The Canucks (36-15-6) haven’t discriminated – they’ve been tough

on every opponent for the last several weeks, going 8-0-3 in their

last 11. Seven of those games have gone to shootouts, but they

finally escaped with a regulation win Wednesday over Colorado.

David Booth scored for the third straight game and Jannik Hansen

broke a tie with a third-period tally before Burrows’ empty-netter

sealed the 3-1 victory.

“We get off a little earlier than normal,” Hansen said. “It’s

nice to only have to play 60 (minutes).”

The Leafs needed more than that Wednesday in Edmonton, but they

were simply happy to get a 4-3 victory and snap a four-game losing

streak.

Tim Connolly scored 1:39 into overtime – his first goal in 18

games – as Toronto won despite squandering a 2-0 lead it had built

1:38 into the first period.

“We’ve been in a little bit of a rut,” Connolly said, “and to

come out and battle in a game like that where it’s going back and

forth, and really grind it out and get the win is a huge two points

for us.”

Wilson, however, is wary because the Leafs’ previous win also

came against the Oilers, 6-3 at home Feb. 6. The coach said

Edmonton’s uptempo style may have been partly responsible for

getting Toronto, which was outscored 16-5 during its slide, out of

whack.

“That’s the way Edmonton plays. It actually set us off on this

little losing skid, I think,” Wilson said. “You get into a flow

that’s going back and forth, and sometimes when you get some free

looks like we were getting, you forget about playing in your own

end.”

The Leafs will certainly have to be sharp defensively against

one of the league’s most prolific clubs, and their impressive run

of success on the penalty kill might be tested.

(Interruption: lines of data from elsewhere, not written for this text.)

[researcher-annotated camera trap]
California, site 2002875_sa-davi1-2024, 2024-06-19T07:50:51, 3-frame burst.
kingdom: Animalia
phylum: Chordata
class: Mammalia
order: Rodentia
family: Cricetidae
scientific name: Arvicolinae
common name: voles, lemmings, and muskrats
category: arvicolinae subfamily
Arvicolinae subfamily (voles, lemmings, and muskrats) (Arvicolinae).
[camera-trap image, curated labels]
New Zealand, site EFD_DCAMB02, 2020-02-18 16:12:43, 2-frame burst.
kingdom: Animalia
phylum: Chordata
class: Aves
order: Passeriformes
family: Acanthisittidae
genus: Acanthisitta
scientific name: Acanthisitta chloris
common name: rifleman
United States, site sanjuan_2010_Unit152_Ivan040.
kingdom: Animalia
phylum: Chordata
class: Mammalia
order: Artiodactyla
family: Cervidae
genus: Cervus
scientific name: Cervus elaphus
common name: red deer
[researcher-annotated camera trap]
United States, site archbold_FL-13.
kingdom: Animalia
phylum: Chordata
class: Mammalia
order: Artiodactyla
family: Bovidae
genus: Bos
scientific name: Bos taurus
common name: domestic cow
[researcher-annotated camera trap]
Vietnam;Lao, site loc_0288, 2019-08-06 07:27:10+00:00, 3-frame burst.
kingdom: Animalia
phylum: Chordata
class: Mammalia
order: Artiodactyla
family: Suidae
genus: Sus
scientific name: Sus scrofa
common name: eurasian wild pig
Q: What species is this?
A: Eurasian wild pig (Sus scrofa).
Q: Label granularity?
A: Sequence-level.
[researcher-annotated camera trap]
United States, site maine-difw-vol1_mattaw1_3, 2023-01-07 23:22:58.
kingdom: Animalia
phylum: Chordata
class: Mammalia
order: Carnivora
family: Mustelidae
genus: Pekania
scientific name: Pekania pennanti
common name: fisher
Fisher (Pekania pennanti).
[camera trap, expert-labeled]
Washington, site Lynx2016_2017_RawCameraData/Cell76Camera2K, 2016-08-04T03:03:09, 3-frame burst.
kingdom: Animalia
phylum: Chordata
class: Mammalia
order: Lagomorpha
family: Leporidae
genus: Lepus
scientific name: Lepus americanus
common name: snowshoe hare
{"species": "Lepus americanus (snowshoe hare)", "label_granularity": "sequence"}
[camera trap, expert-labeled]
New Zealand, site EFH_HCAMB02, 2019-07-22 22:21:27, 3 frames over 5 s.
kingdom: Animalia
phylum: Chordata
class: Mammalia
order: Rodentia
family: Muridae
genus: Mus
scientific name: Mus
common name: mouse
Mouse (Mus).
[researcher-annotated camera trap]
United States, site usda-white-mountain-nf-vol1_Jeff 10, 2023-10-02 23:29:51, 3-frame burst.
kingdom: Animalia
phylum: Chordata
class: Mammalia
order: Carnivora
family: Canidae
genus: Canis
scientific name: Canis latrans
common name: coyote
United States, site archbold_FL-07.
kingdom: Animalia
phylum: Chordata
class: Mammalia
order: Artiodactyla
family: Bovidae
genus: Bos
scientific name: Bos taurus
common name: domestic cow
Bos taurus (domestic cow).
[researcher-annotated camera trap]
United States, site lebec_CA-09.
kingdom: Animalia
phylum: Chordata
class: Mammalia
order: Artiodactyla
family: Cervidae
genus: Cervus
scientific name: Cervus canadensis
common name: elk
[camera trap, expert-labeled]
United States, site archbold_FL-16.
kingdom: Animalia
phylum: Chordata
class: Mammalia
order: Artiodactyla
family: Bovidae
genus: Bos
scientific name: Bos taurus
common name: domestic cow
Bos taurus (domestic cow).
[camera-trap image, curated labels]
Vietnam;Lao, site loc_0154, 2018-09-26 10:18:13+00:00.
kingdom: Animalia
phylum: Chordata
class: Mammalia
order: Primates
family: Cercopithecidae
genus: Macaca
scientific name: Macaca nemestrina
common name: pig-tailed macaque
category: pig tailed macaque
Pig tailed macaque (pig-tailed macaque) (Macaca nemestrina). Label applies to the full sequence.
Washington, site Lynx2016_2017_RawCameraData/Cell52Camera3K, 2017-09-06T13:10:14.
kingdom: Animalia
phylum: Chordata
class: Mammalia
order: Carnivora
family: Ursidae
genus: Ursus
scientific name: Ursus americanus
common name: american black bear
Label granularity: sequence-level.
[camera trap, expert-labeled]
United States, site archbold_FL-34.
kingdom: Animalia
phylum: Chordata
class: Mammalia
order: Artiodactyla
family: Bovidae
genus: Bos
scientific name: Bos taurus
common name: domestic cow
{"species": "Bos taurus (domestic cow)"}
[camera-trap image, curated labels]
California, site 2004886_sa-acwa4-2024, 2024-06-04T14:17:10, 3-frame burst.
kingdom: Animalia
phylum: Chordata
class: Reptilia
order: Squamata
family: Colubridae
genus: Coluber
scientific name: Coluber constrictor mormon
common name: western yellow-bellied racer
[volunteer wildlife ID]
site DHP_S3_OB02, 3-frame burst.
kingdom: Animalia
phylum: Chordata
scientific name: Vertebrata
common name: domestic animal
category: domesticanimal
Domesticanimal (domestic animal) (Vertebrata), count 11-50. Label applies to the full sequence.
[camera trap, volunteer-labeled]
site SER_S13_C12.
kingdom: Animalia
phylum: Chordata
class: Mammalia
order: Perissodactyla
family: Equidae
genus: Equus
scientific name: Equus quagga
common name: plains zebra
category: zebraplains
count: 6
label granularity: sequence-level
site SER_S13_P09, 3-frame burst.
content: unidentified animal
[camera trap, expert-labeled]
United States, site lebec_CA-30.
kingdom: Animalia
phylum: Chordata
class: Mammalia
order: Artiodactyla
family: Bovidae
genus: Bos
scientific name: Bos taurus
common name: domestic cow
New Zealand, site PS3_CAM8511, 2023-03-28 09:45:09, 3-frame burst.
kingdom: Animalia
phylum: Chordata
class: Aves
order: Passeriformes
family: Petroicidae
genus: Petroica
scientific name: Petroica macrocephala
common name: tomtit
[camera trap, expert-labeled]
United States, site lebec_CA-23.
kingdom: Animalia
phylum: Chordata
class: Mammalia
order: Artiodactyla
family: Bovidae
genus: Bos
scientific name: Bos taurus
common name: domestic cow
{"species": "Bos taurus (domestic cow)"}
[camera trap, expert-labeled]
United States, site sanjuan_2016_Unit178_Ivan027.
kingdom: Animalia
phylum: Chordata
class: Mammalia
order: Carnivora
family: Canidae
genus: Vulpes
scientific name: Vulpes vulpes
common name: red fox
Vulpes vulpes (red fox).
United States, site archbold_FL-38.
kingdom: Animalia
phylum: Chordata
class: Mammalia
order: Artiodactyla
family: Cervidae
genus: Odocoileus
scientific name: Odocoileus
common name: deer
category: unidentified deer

Opponents have scored once in 34 power-play chances over 20

games since the start of 2012 after a dreadful start to the season

for the unit. Vancouver, though, leads the league at 22.1 percent

with the man advantage despite its current 2-for-23 stretch.

The Canucks had only one power-play chance – failing to convert

– at Toronto earlier this season, but they’re 12 for 50 (24.0

percent) during the winning streak in the series.